## Task statement
Report every line of the records beneath this task that holds the string "site".

## Data for this task
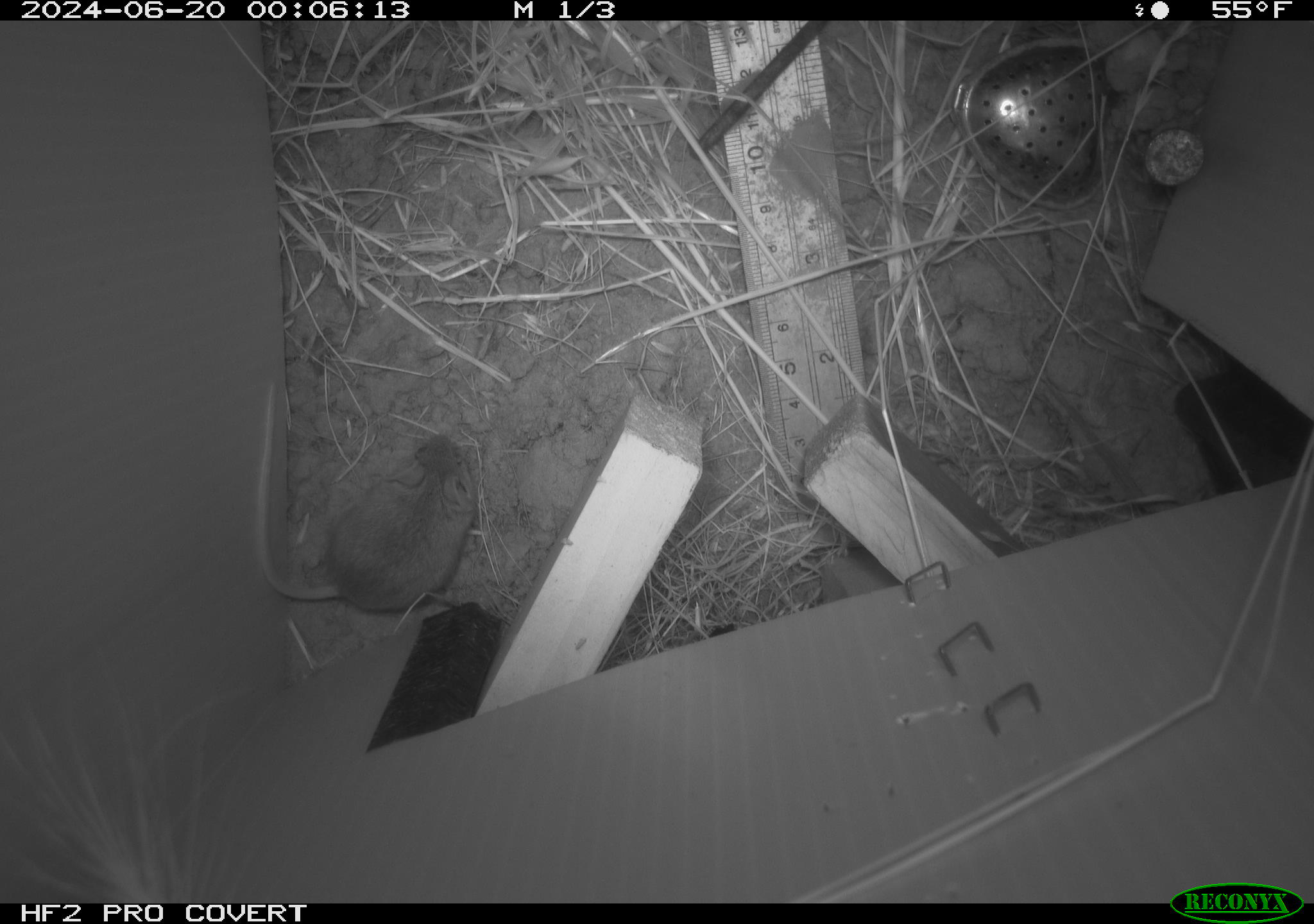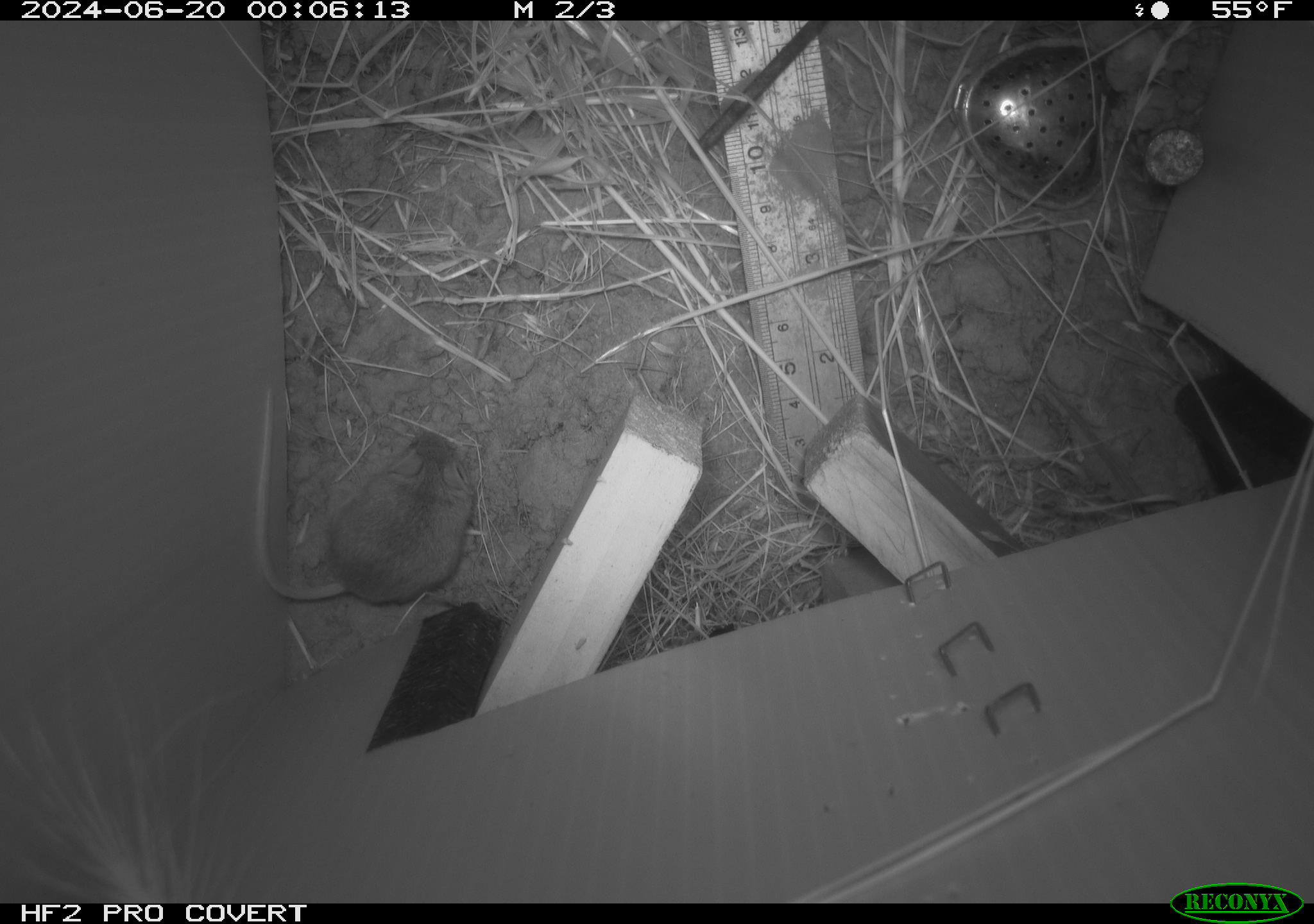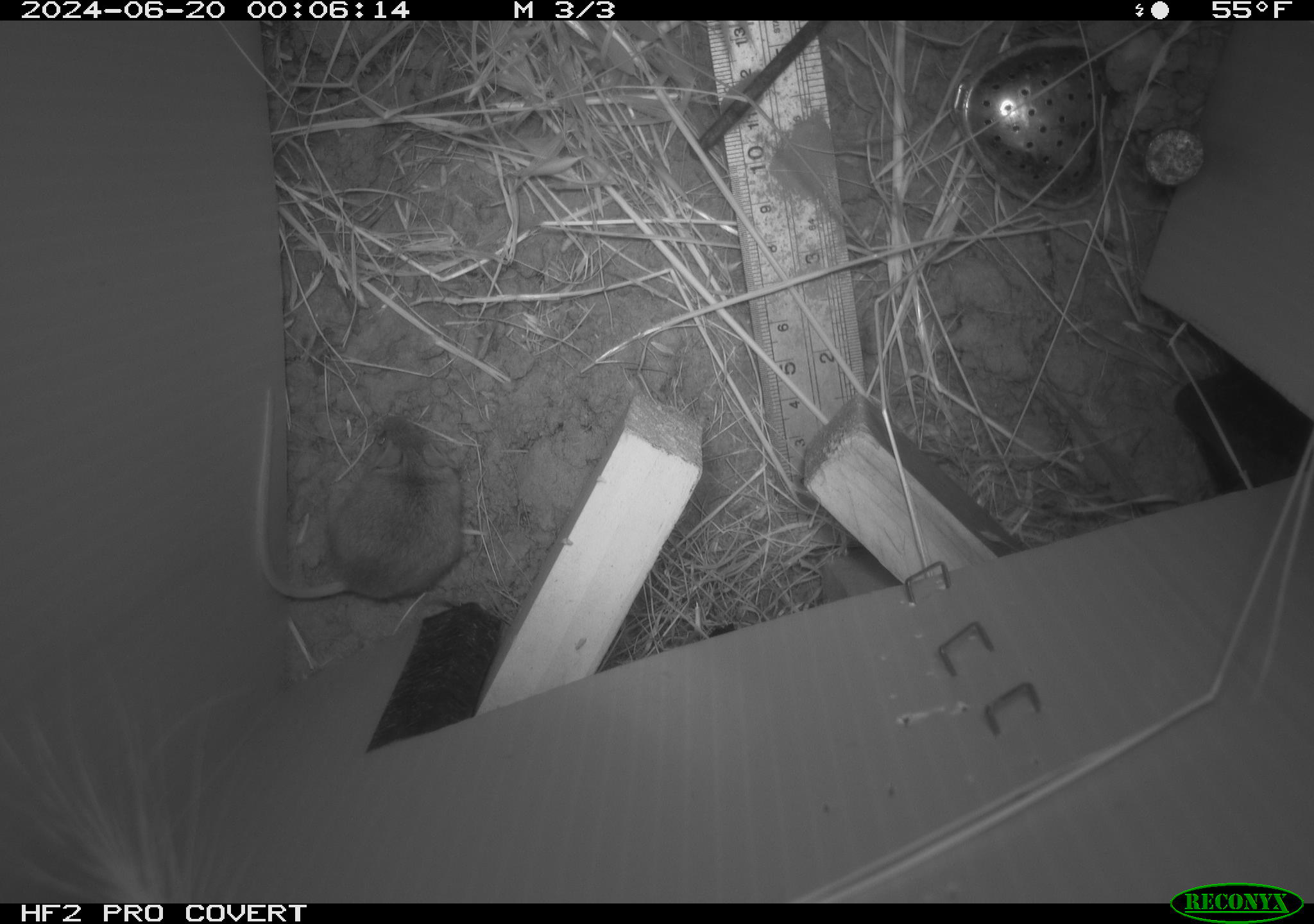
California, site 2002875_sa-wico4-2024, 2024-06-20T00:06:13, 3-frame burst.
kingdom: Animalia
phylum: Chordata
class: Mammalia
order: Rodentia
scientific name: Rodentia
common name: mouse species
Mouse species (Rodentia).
--
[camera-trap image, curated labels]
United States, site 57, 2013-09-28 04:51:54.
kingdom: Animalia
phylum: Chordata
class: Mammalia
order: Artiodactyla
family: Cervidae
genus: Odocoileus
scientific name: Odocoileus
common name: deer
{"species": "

## Finished task
California, site 2002875_sa-wico4-2024, 2024-06-20T00:06:13, 3-frame burst.
United States, site 57, 2013-09-28 04:51:54.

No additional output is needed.